Records supplied section start
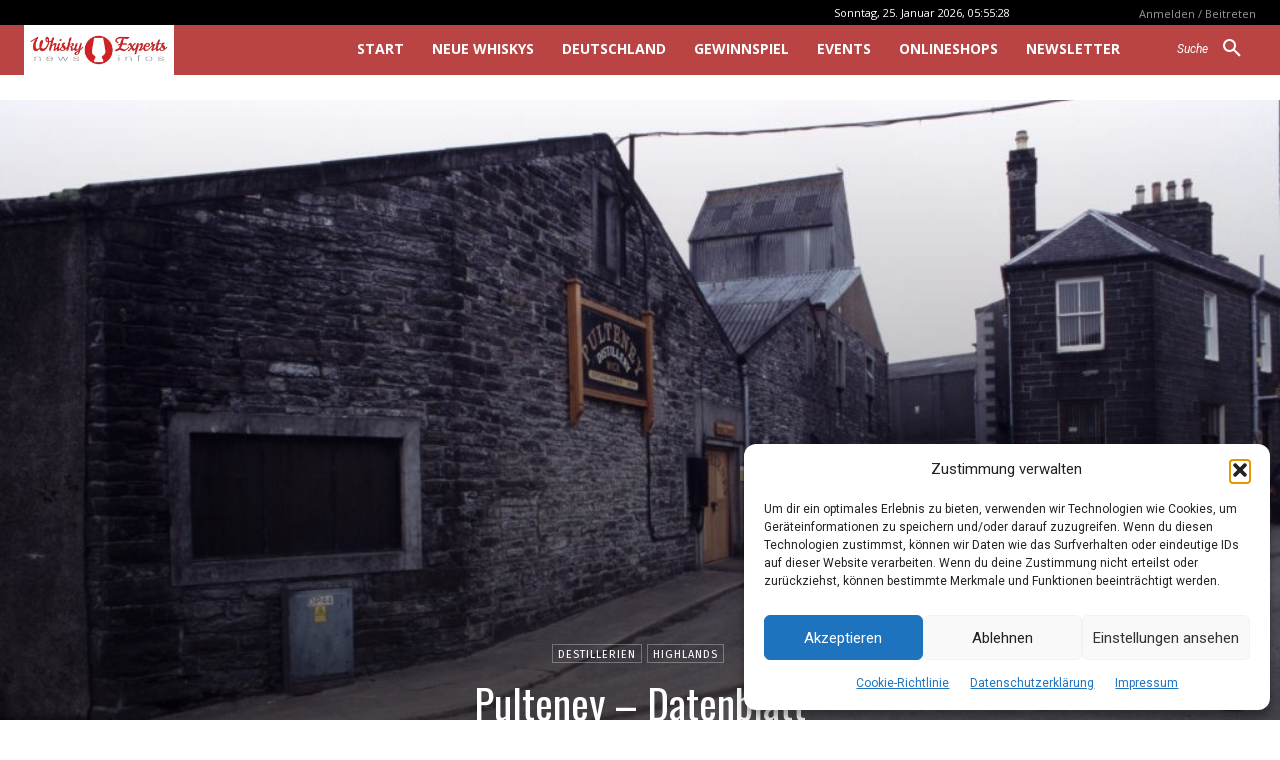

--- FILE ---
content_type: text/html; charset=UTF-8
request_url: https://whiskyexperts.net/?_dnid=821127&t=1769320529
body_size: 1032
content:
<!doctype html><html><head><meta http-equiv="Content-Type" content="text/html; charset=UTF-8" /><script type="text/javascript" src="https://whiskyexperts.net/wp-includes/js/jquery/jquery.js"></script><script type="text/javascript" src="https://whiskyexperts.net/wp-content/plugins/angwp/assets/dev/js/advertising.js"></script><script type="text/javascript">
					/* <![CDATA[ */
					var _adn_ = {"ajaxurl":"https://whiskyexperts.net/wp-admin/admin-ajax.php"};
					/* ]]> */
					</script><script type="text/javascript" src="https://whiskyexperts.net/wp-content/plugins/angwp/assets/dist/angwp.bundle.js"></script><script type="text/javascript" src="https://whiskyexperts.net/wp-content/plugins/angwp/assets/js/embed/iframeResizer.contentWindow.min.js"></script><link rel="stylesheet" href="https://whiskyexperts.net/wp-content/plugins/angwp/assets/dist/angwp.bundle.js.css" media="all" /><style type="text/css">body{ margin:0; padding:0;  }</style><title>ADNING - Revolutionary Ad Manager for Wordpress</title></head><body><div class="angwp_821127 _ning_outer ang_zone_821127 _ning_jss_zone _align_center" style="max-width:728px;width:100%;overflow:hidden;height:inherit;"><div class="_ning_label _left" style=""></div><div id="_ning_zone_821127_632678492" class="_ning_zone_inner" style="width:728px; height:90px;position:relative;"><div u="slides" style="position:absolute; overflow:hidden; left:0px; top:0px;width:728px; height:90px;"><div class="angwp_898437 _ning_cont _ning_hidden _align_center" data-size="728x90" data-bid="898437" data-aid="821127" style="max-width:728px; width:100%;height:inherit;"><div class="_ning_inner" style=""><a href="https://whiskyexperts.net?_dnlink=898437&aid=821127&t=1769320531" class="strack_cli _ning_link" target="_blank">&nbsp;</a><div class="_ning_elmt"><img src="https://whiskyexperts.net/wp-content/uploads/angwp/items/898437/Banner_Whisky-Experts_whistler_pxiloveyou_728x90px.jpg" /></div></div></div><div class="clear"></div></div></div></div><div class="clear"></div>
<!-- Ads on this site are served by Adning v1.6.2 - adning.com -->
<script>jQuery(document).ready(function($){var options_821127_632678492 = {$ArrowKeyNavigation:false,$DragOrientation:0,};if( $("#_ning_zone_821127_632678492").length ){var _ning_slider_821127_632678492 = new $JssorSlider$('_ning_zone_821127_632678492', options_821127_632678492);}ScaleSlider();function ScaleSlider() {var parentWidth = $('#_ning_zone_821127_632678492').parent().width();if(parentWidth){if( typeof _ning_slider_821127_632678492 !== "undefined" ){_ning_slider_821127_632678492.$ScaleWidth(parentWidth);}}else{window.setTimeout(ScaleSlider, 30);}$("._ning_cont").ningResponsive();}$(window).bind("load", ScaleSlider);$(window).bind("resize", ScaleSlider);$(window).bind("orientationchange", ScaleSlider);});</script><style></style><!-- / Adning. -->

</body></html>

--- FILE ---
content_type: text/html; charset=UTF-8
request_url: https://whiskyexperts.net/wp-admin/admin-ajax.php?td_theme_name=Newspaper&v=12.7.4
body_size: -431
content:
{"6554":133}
Records supplied section end
(Exercise description): If a line contains the word "ajax", count it; give the total for the entries above and nothing else.

(Answer area): 2